Why separate personal and business account? Mixing business expenses with personal accounts are common for some business owners, mainly due to the lack of time to manage them separately. However, this is a mistake that impairs the correct financial management of the company and can lead to problems such as losses and debts, as well as making it difficult to track business goals and results. Want to better understand why it’s important to organize accounts separately and how to make this separation? Keep up the reading!
What are the advantages of separate personal and business accounts?
Separating personal and business accounts is an important measure for good corporate financial management as it allows for greater control over the financial health of the business. This management has several advantages, such as easier tracking of revenues and expenses and making better investments. See which ones are the main ones!
Observe income and expenses separately
When personal and business accounts are mixed, it is not possible to view business income and expenses separately. This makes it difficult to control cash flow and prevents proper tracking of company profits and losses, especially when business resources are used to pay personal bills or vice versa.
By looking at the accounts separately, you can better visualize the actual profits of the business and take the necessary actions to optimize the results of each sector. Thus, financial losses are avoided and profitability increased.
Calculate ROI more properly
The Return on Investment (ROI or, English Return On Investment) is a metric of great importance for the company, as it allows understanding of the efforts are really paying off or not. Its calculation involves several factors because it is necessary to know the total profit generated by the investment – which can only be known through good financial management.
By having business accounts separate from personal accounts, this task is made easier as all the information to be considered in the calculation is properly organized and ready to use.

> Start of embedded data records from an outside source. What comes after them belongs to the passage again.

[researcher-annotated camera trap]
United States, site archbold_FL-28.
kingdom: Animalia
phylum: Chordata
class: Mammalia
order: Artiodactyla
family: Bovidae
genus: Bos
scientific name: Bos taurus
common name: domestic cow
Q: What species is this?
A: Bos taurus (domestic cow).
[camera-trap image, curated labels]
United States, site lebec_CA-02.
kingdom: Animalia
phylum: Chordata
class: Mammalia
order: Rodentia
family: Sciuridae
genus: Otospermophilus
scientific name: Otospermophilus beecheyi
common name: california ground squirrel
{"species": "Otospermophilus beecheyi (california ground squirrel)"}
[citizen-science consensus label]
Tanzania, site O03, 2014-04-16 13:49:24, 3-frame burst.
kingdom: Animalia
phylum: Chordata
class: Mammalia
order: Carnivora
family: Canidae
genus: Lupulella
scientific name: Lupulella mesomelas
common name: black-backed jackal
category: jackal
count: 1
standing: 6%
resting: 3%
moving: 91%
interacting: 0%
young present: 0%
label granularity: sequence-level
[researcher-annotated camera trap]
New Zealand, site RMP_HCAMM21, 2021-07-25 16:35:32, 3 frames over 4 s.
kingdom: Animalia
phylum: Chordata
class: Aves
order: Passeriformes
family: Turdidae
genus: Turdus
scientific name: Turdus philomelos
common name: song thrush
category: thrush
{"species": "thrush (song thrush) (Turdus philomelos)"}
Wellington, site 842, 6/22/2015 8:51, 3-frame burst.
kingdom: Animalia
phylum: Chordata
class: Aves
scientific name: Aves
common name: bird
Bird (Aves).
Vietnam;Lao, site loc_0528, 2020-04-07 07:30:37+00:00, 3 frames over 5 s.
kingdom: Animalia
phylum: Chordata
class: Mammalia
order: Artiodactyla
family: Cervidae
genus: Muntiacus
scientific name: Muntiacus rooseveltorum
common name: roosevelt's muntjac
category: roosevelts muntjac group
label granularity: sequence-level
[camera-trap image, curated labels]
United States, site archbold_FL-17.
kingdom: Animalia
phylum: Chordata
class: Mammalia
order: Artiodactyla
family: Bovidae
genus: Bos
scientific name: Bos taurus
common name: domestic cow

Understand where to invest resources
The calculation of ROI also allows us to know how to make better investments since it is possible to differentiate the actions that are giving better results and which are not bringing the expected return. In addition, it is possible to know which sectors of the company need interventions and to direct resources to those areas where they are most needed or most likely to profit.
How to make this separation?
There is a couple of ways to make this process simpler and to better separate accounts. See the main ones below.
Have separate accounts
Creating a unique bank account for the company’s financial movements is an essential step in separating expenses. This optimizes cash control as it makes it easier to see payables and receivables. Another advantage is the larger document organization, which helps keep the business up to date with its tax obligations.
Create a fixed salary
A common mistake that needs to be avoided is not controlling the company’s withdrawal of funds – since if all profit is used for personal purposes, the financial health of the business can reach a critical state.
Therefore, it is important to establish a fixed salary that will meet your personal and family needs adequately, but without compromising the growth of the company. In this way, the entrepreneur withdraws only the amount of money required monthly and can reinvest the remainder in the company itself.
As you can see, the separation of personal and business accounts optimizes the financial management of the business, helps prevent losses and even bankruptcy. It is therefore important to take steps to keep your business accounts organized and, if necessary, to seek professional help.